**Work item**.
Your job is to return the whole listing unchanged while skipping its images.
*** Records shown ***
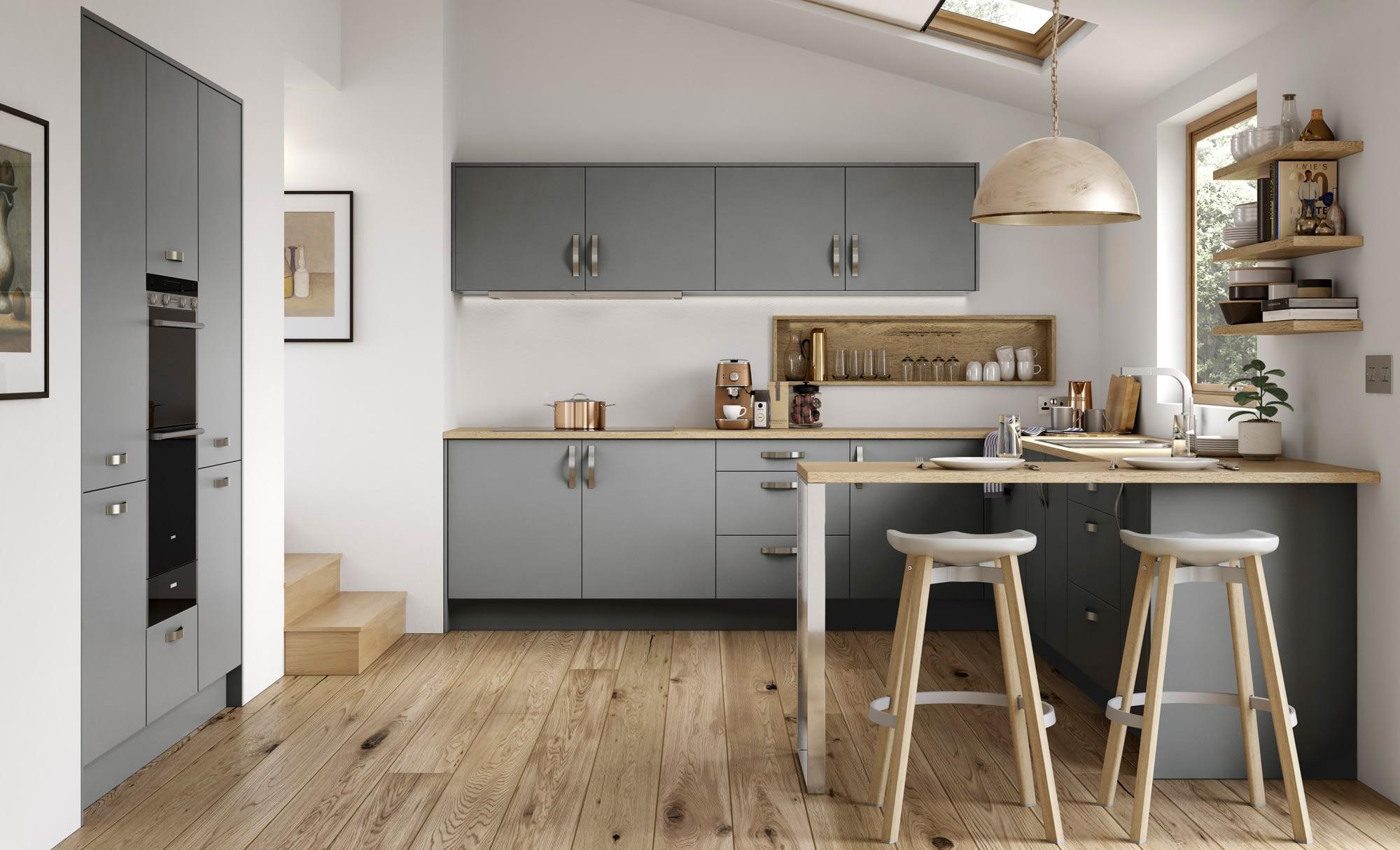 Kitchen Doors Peterborough ZOLA SOFT-MATTE Dust Grey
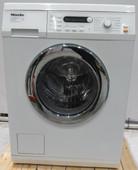 Miele W5857WPS Refurbished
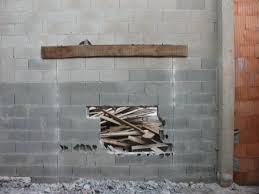 chambre avec vue paroles création de l ouverture du salon réhabilitation d une bâtisse de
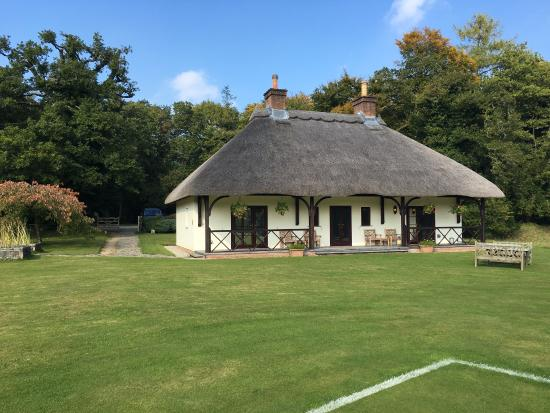 Gidleigh Park: The superb pavilion.Situated 2 minute walk away from the main hotel.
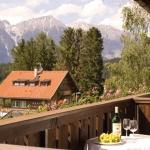 Batzenhaeusl, Eagles, Rakousko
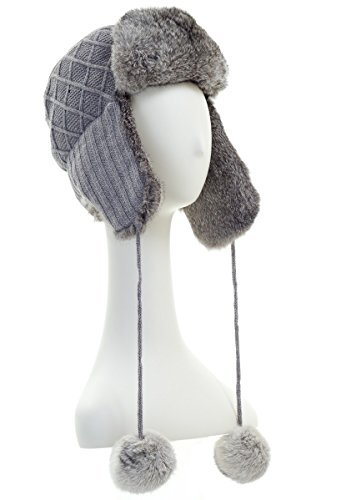 Surell Womens Grey Rabbit Fur Trimmed Knit Trapper / Avaitor Hat w/ Pom Pom by Surell (Image #1)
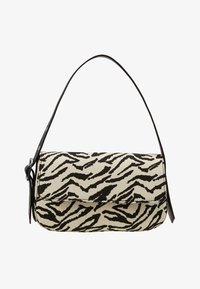 Who What Wear - SAIDE - Handbag - black - 5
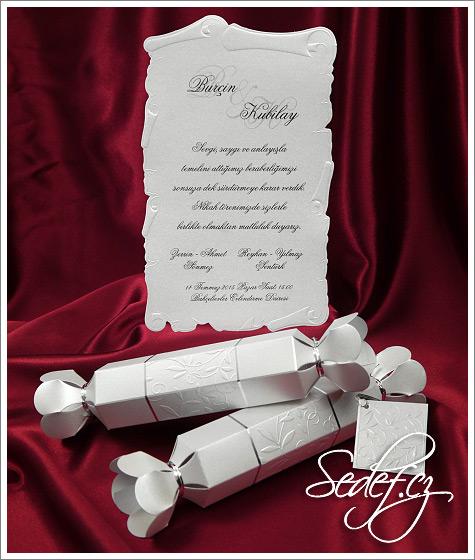 Svatební oznámení vzor 2531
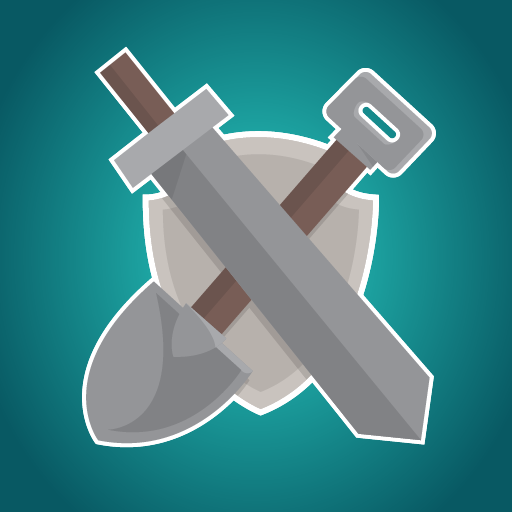 Digfender 1.3.6 APK MOD Free Download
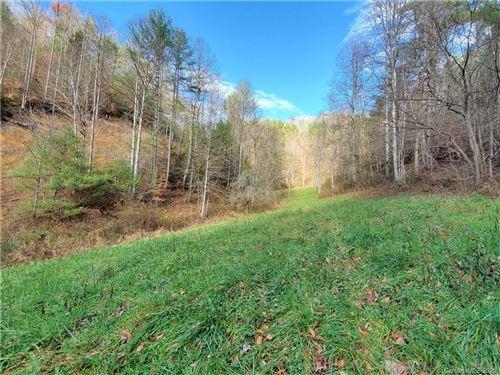 Photo of 00 Sams Branch, Green Mountain, NC 28740 (MLS # 3682430)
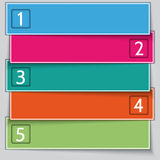 Aufgezählte Fahnenliste des Vektors Mehrfarbenpapier stock abbildung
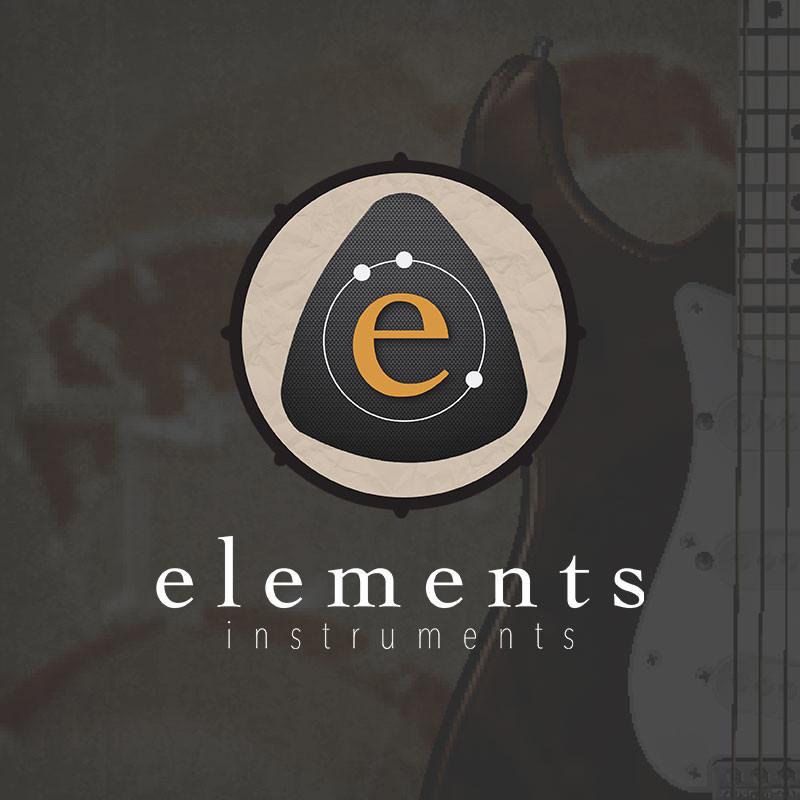 elementsbg.jpg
*** End of Records shown ***
**Output of the exercise**.
 Kitchen Doors Peterborough ZOLA SOFT-MATTE Dust Grey
 Miele W5857WPS Refurbished
 chambre avec vue paroles création de l ouverture du salon réhabilitation d une bâtisse de
 Gidleigh Park: The superb pavilion.Situated 2 minute walk away from the main hotel.
 Batzenhaeusl, Eagles, Rakousko
 Surell Womens Grey Rabbit Fur Trimmed Knit Trapper / Avaitor Hat w/ Pom Pom by Surell (Image #1)
 Who What Wear - SAIDE - Handbag - black - 5
 Svatební oznámení vzor 2531
 Digfender 1.3.6 APK MOD Free Download
 Photo of 00 Sams Branch, Green Mountain, NC 28740 (MLS # 3682430)
 Aufgezählte Fahnenliste des Vektors Mehrfarbenpapier stock abbildung
 elementsbg.jpg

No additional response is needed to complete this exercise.